Monday, February 9, 2009
Into The Dawn To Montana: Montana Moves Closer To Adopting Sex Crime Character Evidence Rules
On Saturday, Montana moved one step closer to adopting rules of evidence that would allow for the admission of evidence of (1) prior sexual assaults against criminal defendants charged with sexual assault, (2) prior acts of child molestation against criminal defendants charged with child molestation, and (3) prior acts of sexual assault and child molestation against civil parties in actions in which a claim for damages or other relief is predicated on that party's alleged commission of conduct constituting the offense of sexual assault or child molestation. In other words, Montana moved one step closer to adopting state counterparts to Federal Rules of Evidence 413, 414, and 415.
So, what exactly did Montana do? Well, the House passed House Bill 295, which contains these new rules, by an 89-11 vote. The bill will now "have one more reading in the chamber, before moving to the Senate for consideration." The bill was passed after "Rep. Mike Menahan, D-Helena, the bill's sponsor, told his fellow lawmakers Saturday that not allowing past sexual crimes to be entered as evidence leads to 'absurd results' in sex-offender trials. Given the high rates of recidivism associated with sexual offenses, he said, past abuses are especially relevant."
Of course, before Federal Rules of Evidence 413, 414, and 415 were enacted as part of the Violent Crime Control and Law Enforcement Act of 1994, "[t]he overwhelming majority of judges, lawyers, law professors, and legal organizations who responded opposed” the new rules. Similarly, the Advisory Committees on Criminal, Civil, and Evidence Rules were 'unanimous except for a dissenting vote by the representative of the Department of Justice.'" Rosanna Cavallaro, Federal Rules of Evidence 413-415 and the Struggle for Rulemaking Preeminence, 98 J. Crim. L. & Criminology 31, 53 (2007) (I won't list all of the concerns with the Rules here, but one is that the recidivism rate for drug users is much higher than the recidivism rate for sex offenders, and we don't allow evidence of past drug offenses in drug trials).

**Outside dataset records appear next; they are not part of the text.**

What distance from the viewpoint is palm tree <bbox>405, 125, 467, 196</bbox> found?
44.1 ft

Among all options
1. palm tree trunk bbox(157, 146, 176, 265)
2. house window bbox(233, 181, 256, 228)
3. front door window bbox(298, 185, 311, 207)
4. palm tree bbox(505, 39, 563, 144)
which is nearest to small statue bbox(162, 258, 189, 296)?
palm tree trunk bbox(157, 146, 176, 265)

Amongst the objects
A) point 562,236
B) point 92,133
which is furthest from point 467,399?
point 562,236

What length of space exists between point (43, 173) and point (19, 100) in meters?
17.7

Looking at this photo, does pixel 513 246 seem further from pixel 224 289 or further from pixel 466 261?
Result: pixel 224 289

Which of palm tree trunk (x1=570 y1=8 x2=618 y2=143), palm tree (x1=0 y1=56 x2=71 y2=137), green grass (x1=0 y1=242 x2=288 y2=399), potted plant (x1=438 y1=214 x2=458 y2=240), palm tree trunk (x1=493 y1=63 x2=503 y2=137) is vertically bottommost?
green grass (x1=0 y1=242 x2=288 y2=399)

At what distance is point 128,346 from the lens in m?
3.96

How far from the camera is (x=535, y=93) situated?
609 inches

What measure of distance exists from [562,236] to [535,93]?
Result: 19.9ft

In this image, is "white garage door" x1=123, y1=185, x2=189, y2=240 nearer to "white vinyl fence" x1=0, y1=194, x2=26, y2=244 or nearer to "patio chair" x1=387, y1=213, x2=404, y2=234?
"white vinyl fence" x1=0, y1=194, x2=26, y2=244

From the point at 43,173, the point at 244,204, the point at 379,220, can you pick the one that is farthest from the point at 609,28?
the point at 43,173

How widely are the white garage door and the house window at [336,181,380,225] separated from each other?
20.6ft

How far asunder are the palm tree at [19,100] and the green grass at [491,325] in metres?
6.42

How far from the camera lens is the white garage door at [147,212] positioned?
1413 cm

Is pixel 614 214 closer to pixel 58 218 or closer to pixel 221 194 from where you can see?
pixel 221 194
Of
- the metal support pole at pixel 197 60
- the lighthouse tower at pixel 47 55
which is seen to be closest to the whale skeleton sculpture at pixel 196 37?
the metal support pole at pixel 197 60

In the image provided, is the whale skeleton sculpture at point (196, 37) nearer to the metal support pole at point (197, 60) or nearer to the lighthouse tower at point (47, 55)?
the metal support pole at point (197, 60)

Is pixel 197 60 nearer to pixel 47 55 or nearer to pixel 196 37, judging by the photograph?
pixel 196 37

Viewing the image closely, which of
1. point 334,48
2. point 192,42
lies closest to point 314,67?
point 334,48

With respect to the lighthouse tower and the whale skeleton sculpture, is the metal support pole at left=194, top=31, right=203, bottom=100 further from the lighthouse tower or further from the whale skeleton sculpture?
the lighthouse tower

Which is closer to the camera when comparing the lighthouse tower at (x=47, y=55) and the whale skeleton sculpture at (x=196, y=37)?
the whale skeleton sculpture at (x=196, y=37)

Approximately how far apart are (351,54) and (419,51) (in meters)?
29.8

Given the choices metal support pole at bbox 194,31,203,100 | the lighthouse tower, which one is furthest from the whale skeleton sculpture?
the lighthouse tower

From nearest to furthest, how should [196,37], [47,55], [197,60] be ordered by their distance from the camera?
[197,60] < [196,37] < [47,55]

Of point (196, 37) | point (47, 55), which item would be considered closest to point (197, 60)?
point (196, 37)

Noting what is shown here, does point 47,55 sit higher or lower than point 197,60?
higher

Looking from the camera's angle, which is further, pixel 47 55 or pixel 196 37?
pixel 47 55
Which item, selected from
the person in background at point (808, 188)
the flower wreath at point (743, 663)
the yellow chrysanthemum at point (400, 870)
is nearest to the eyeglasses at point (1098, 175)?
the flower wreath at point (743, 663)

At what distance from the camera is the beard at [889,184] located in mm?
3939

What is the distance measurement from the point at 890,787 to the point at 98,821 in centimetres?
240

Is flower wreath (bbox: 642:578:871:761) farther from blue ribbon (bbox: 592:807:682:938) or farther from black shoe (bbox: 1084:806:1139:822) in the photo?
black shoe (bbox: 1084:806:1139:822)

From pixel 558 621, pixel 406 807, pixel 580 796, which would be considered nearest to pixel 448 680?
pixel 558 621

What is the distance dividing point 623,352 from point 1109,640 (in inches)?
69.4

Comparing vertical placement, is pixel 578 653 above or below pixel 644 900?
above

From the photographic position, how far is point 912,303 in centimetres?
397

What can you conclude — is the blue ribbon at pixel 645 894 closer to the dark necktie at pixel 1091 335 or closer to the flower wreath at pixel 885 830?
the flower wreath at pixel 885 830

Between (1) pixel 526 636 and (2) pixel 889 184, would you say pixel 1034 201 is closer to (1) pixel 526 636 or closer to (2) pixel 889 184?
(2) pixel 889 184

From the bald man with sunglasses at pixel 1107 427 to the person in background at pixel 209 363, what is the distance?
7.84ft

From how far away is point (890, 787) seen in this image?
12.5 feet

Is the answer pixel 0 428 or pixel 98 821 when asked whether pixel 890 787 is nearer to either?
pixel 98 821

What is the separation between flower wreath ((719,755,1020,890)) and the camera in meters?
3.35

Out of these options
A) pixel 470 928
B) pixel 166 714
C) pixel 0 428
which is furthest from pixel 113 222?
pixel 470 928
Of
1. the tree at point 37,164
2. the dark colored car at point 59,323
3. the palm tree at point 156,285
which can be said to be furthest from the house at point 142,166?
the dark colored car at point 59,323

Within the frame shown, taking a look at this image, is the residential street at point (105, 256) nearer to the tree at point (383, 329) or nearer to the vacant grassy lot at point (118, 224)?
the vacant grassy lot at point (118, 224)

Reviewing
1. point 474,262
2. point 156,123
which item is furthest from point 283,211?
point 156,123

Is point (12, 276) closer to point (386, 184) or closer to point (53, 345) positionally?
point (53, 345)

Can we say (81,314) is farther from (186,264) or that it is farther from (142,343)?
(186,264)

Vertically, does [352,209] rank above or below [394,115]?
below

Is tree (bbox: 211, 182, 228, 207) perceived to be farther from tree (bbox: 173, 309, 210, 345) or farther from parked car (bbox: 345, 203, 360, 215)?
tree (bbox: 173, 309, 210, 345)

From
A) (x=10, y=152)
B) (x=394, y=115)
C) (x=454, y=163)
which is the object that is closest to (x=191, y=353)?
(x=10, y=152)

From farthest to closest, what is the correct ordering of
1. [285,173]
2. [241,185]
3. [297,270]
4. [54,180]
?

However, despite this (in my mind justified) criticism, the Rules have withstood multiple constitutional challenges, which is why I don't think that the bill's opponents will find much success with their argument that the bill is "unconstitutional." Indeed, I think that the 2002 opinion of the Supreme Court of Montana in State v. Aakre, 46 P.3d 648 (Mont. 2002), reveals both the impropriety of admitting the evidence covered by House Bill 295 and the futility of a constitutional challenge.
In Aakre, the prosecution tried to introduce evidence of prior sexual assaults by the defendant in his trial for sexual assault, and the court deemed this evidence inadmissible as it argument for admissibility impermissibly "boil[ed] down to one that Aakre is a sexual predator and that Aakre's acts of sexual aggression are dictated by his character and the situation at hand." In an accompanying footnote, however, the court noted that "[i]f there is to be an automatic exception to Rule 404(b), M.R.Evid., in Montana regarding sex crimes, then it is appropriate for the Legislature to address this issue." And it appears that this is exactly what Montana is about to do, despite the claims of some (myself included) "that the special rules regarding the admissibility of similar acts evidence in cases of sexual assault are within the sphere of special competence of the judiciary."